- WORK TO BE COMPLETED
Reproduce the records below with "Retro" substituted for "Vintage" and everything else unchanged. Leave the pictures out of the answer.

(INPUT DATA)

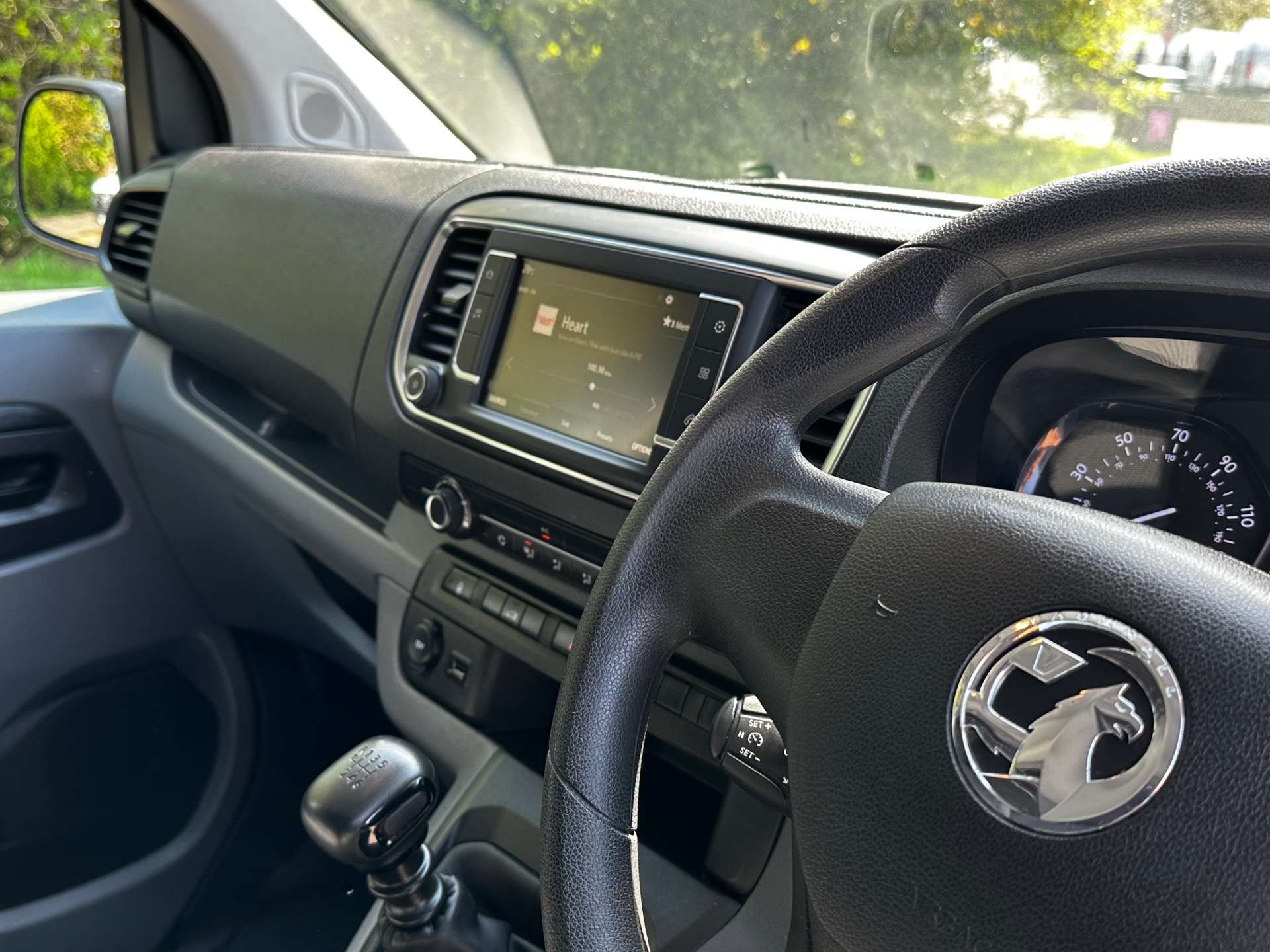 VAUXHALL VIVARO 2900 Dynamic L2 (LWB) Choice #17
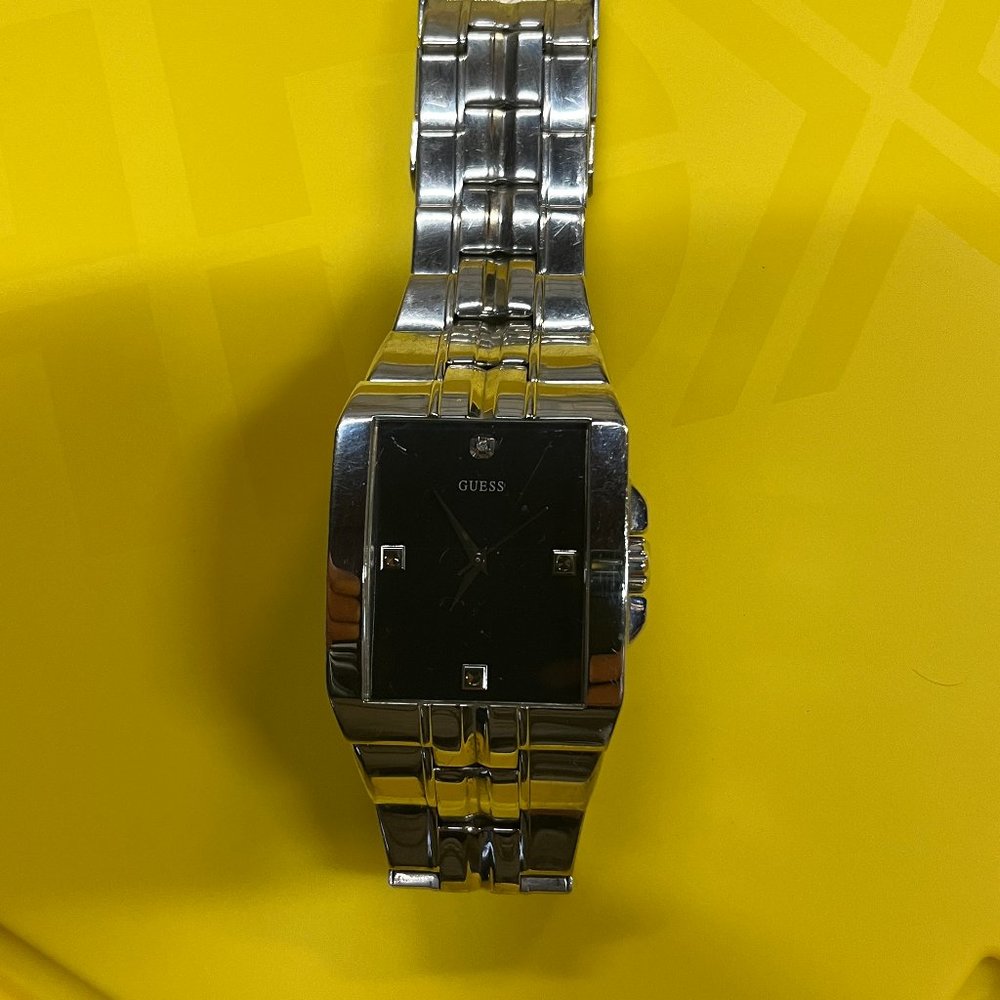 Guess watch SS large face NEW Battery works Vintage
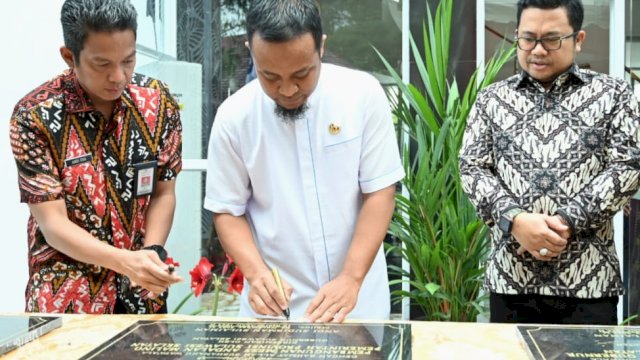 Gubernur Sulsel Andi Sudirman Sulaiman, didampingi Wakil Ketua DPRD Sulsel Darmawangsyah Muin, saat meresmikan Mess Andalan Malino, Jumat (04/11/2022). (Istimewa)
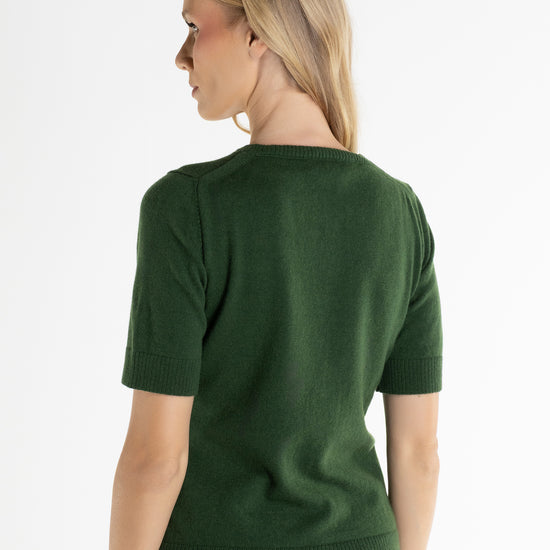 Verde escuro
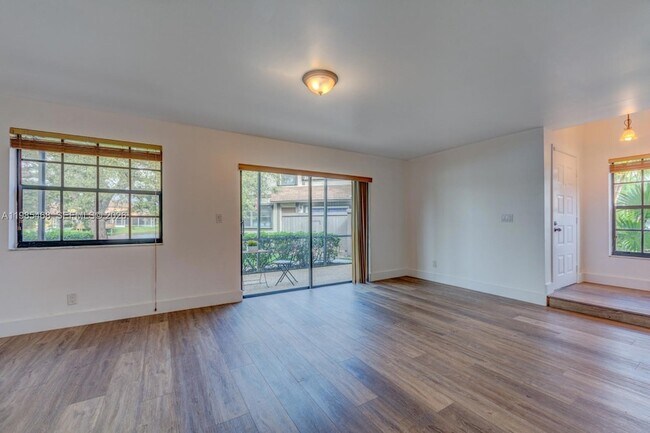 Photo - 1960 Bayberry Dr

(End INPUT DATA)

- ANSWER
 VAUXHALL VIVARO 2900 Dynamic L2 (LWB) Choice #17
 Guess watch SS large face NEW Battery works Retro
 Gubernur Sulsel Andi Sudirman Sulaiman, didampingi Wakil Ketua DPRD Sulsel Darmawangsyah Muin, saat meresmikan Mess Andalan Malino, Jumat (04/11/2022). (Istimewa)
 Verde escuro
 Photo - 1960 Bayberry Dr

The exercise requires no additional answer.